**Objectives**:
1. Name every person the article on the search for life beyond Earth quotes directly, each with the organization the article links to that person.
2. Write the next part of the article on the search for life beyond Earth, picking up after its last paragraph.

**Text section**:
## START

UK science minister Malcolm Wicks met yesterday with leading British astronomers in a London gathering whose subject was life in the universe. The researchers, drawn from UK universities and research institutes, proved quite optimistic about the chances of intelligent life elsewhere. An article in this morning’s Guardian quotes Glenn White, head of astrophysics at the Open University: “You can be pretty sure that if there’s life out there, we’ve a good chance of being able to say so.”

White’s optimism doubtless stems from his work on the Darwin project. The mission, scheduled for a 2015 launch, will deploy a set of telescopes to look for terrestrial worlds around other stars. And although the technology is still in the development stage, the hope is that Darwin’s capabilities will extend to conducting spectral analyses on the most interesting planets it finds. That makes detecting biomarkers like large amounts of oxygen along with methane or nitrous oxide a real possibility.

Of the seven scientists who met with Wicks, six believe life exists elsewhere, with one holding out for humans as the only intelligent beings in the universe. The latter vote was cast by astrophysicist Michael Perryman (European Space Agency), who also noted that “If there’s intelligent life out there, they sure as hell know we’re here,” a reference to stray radio signals from our planet that have penetrated perhaps as far as 80 light years into space. My thought on that is that the signal strength of old Jack Benny shows may be too low to justify the claim.

Meanwhile, Reuters reports on the SETI Institute’s plan to put 42 radio telescope dishes (the Allen Telescope Array) online 24 hours a day by the end of this year. Here again the notion is that stray radio signals may be detectable even at these extreme ranges. Says the Institute’s Scott Hubbard: “You don’t have to have somebody who is planning to broadcast a signal. You hope to pick up somebody’s old radio broadcast that left a different planet hundreds or thousands of years ago.”

## END

**Record set**:
## START

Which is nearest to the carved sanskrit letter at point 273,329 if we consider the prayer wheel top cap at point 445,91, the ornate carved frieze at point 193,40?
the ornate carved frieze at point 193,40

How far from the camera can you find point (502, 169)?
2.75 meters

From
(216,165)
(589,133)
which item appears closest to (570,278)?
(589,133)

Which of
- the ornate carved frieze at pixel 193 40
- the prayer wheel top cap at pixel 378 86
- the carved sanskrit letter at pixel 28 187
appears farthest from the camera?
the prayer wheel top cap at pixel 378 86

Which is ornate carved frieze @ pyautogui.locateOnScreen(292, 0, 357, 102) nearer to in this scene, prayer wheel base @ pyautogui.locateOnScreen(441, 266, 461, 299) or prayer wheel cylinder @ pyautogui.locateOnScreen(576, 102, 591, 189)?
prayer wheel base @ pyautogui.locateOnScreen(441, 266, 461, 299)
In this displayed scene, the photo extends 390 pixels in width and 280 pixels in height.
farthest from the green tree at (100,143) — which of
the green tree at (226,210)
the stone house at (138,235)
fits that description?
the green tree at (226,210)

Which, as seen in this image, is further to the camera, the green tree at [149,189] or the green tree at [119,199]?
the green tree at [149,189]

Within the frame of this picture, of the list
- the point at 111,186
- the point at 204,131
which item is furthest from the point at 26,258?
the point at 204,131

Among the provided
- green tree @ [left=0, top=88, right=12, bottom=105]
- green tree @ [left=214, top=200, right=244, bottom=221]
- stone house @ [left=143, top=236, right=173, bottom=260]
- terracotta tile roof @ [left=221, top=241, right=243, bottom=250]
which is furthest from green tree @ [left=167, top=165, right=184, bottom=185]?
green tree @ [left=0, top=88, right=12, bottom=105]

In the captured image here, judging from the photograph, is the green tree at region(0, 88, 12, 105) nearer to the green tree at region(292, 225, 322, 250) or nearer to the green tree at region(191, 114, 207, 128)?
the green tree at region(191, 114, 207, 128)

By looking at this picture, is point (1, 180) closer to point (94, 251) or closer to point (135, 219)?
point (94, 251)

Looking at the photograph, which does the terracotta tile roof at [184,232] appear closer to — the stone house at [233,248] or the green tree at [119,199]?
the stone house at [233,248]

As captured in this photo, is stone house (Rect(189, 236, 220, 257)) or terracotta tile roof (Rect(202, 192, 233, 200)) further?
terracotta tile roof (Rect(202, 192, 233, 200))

## END

**Answers provided**:
1.
- Glenn White: Open University
- Michael Perryman: European Space Agency
- Scott Hubbard: SETI Institute

2.
Maybe, but a re-thinking of SETI’s core principles has been ongoing for some time now, one focusing less on radio and more on the various other ways an advanced civilization might communicate. As George Dvorsky notes in this interesting post on his Sentient Developments blog, the radio ‘window’ may already be closing here on Earth as we move away from the old broadcast model. What other forms of communication might an alien civilization use, and are there ways we might detect their signals?

For that matter, are there megascale engineering projects we might detect long before the reception of a radio signal? Dvorsky discusses all this in the context of the Singularity hypothesis and what civilizations on the other side of it may do that would make their presence known. My guess is that we’ll have hard data from Darwin or other planet-finder missions before we have a SETI detection of any kind. That data will tell us we’re looking at a living world, but whether its biomarkers flag high technology or single-cell organisms may take a long time to deduce.

And if we do find a megascale engineering project one day, let’s hope it doesn’t house a civilization that has, in the words of evolutionary psychologist Geoffrey Miller, disappeared up its own brainstem. Miller talks about the pleasure principle trumping the reality principle (what exactly goes on inside those matrioshka brains anyway)? It’s an alluring, perhaps deadly prospect:

This is the Great Temptation for any technological species — to shape their subjective reality to provide the cues of survival and reproductive success without the substance. Most bright alien species probably go extinct gradually, allocating more time and resources to their pleasures, and less to their children.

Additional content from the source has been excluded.